We need to prepare for what comes next, which is the shame.
We can learn from the hard lessons of post World War 2 Germany, post Apartheid South Africa, and other nations that have faced their shame.
But the odds are we won’t. Much of our country still hasn’t faced the shame of the Confederacy, more than a century and a half after it was defeated — militarily, but not culturally. Instead of acknowledging slavery and Jim Crow, many Americans still live within the romantic fantasy of the Lost Cause, like post World War 1 Germans lived within the fantasy of having been “stabbed in the back” by Jews and socialists.
Many of the Capitol Hill rioters carried Confederate flags, still bearing the shame their culture has never faced.
Much of Trump’s appeal is that he promises relief from shame for people who see themselves as losers in a game they believe (with some justification) is rigged. Part of it is also solidarity: he himself is clearly afflicted with shame, apparently passed down to him by his father.
Shame is one of the most painful emotions we have, and we instinctively deny it — or try to put it on someone else. That’s the service Trump has offered by making scapegoats of minorities, foreigners, “elites,” and others — potentially all “others.” And he’ll offer it again as, inevitably, many of his followers turn on him and make him the scapegoat.
Remember, in its original meaning a “scapegoat” was a goat into which the sins of the people had been cast, like demons, to be sent then into the wilderness.
But with shame the only way forward is right here, through the pain — for the person feeling it. It won’t work for others to cast it, strong as the urge to do that will be.
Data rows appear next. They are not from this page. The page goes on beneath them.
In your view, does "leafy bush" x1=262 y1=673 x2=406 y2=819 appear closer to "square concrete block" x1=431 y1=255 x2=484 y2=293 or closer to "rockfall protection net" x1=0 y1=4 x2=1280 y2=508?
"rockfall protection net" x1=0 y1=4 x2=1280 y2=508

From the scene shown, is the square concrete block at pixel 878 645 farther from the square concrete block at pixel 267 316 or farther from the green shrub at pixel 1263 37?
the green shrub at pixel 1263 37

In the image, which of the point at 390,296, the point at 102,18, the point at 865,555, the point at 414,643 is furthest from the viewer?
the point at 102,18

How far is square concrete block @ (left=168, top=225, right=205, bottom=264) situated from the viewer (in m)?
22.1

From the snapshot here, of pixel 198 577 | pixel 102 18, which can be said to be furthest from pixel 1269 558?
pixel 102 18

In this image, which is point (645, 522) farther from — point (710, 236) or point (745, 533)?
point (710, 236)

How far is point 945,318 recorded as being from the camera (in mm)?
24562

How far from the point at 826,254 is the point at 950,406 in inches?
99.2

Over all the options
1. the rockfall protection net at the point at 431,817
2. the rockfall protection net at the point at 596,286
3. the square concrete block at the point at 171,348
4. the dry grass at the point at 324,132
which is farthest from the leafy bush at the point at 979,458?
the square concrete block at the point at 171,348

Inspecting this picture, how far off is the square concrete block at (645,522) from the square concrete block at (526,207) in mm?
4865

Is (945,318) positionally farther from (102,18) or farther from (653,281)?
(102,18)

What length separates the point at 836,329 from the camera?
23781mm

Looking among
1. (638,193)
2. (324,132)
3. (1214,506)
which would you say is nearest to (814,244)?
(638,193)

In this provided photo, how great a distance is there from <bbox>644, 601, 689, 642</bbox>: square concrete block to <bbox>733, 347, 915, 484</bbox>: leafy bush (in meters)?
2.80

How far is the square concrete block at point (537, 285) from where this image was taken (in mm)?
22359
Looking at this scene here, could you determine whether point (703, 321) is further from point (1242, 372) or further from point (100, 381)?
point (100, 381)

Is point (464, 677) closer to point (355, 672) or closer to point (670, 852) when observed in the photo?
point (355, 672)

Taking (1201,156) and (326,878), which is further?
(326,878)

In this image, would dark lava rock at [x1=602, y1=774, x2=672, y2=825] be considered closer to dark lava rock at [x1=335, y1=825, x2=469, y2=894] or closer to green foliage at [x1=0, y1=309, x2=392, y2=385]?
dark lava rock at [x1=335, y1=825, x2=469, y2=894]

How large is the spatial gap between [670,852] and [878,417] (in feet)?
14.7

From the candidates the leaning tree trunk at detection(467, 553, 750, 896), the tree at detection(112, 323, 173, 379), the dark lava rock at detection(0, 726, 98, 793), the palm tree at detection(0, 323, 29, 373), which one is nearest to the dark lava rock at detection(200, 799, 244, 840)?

That doesn’t mean we shouldn’t be clear that great wrongs have been done, and it doesn’t mean we shouldn’t hold to account those who could and should have known better. Shame must be faced and accepted all around.
The way to defeat the demons is to see, name and overcome them, not to help them hide by shrinking them down to the size of individual scapegoats.
Otherwise the demons just keep coming back, like they did at the Capitol on Jan. 6, 2021. Those rioters with Confederate flags and MAGA hats were idiots and thugs, but they weren’t demons. The demons were, and are, the fear, ignorance, bigotry, and hatred exploited by Trump and his enablers in politics and media.